- [DOCUMENT PASSAGE]:
###

How To Use A Pizza Peel: Step by Step Guide
When I first started my pizza making journey years ago, I stuck with pan pizza because I was scared of using a pizza peel. The idea of sliding a sticky pizza dough onto a red hot pizza steel in one shot (without making a smoky mess of my oven) was terrifying. Thankfully, using a pizza peel isn’t difficult at all with the right preparation. In this article, I’m going to show you how to use a pizza peel by doing just that.
Psst! Just wanted to let you know that Ooni is running a 20-30% off sale on pizza ovens until May 29th. If you’ve been holding off on one because of cost, now’s the time! Perfect for summer!
The key to successfully using a pizza peel relies on two things: a fully proofed, well-floured pizza dough ball, and a properly stretched pizza dough. When you have these two things covered, you don’t have to worry about sticking. From there, launching the pizza from the pizza peel into the oven comes down to a simple flick of the wrist.
This set of instructions will go over briefly (but rely heavily upon) the process of proofing a dough ball and then stretching that dough ball by hand. When done correctly, you’ll never have any problems using a pizza peel again. If you need more detailed instructions on how to do either of those things beyond what I’ve explained here, you can read my tutorials on how to ball dough and how to hand stretch pizza dough here.
Tip: If you need a pizza peel, I like this simple wooden pizza peel when making pizza in my home oven. If you’re using a pizza oven, Ooni has some great pizza peel options here. Just make sure any pizza peel you buy isn’t too big to fit into the opening of the oven or it won’t work. You’ll also need flour for dusting, so if you need some you can find premium quality semolina flour here.

###

- [SUPPLIED INFORMATION]:
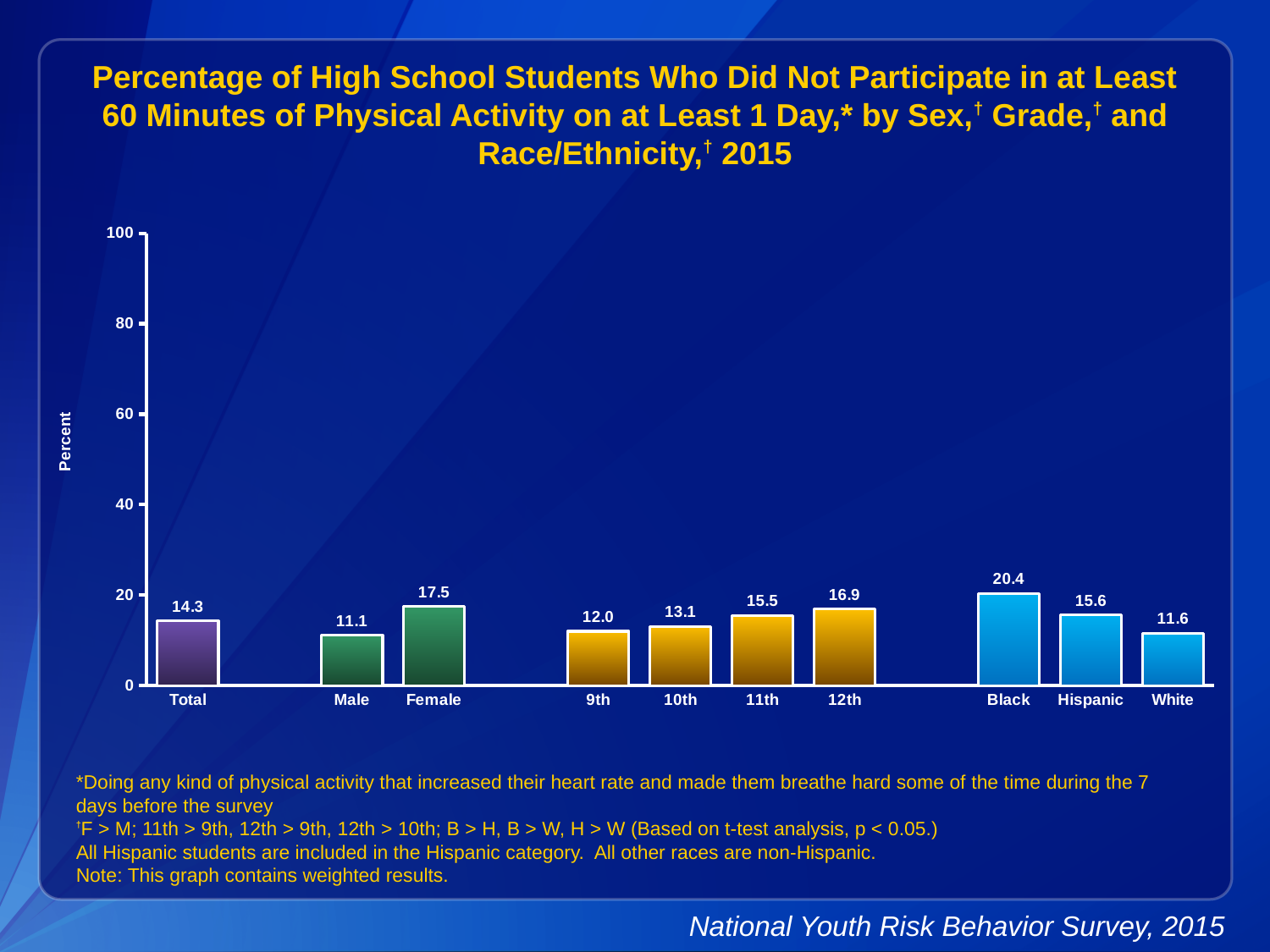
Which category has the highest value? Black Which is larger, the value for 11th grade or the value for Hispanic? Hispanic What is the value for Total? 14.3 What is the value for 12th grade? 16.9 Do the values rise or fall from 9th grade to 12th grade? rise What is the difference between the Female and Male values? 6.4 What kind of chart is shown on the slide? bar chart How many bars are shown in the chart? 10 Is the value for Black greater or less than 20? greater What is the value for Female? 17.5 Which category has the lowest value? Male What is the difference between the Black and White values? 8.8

###

- [EXERCISES]:
(a) Reproduce word for word everything in the pizza peel guide from "This set of" down to "semolina flour here.".
(b) According to the pizza peel guide, why did the author make only pan pizza at first? Answer in one to three sentences.
Work only from the pizza peel guide, not from the listing.

- [SOLVED TASKS]:
(a)
This set of instructions will go over briefly (but rely heavily upon) the process of proofing a dough ball and then stretching that dough ball by hand. When done correctly, you’ll never have any problems using a pizza peel again. If you need more detailed instructions on how to do either of those things beyond what I’ve explained here, you can read my tutorials on how to ball dough and how to hand stretch pizza dough here.
Tip: If you need a pizza peel, I like this simple wooden pizza peel when making pizza in my home oven. If you’re using a pizza oven, Ooni has some great pizza peel options here. Just make sure any pizza peel you buy isn’t too big to fit into the opening of the oven or it won’t work. You’ll also need flour for dusting, so if you need some you can find premium quality semolina flour here.

(b) The author was scared of using a pizza peel. Sliding a sticky pizza dough onto a red hot pizza steel in one shot, without making a smoky mess of the oven, seemed terrifying.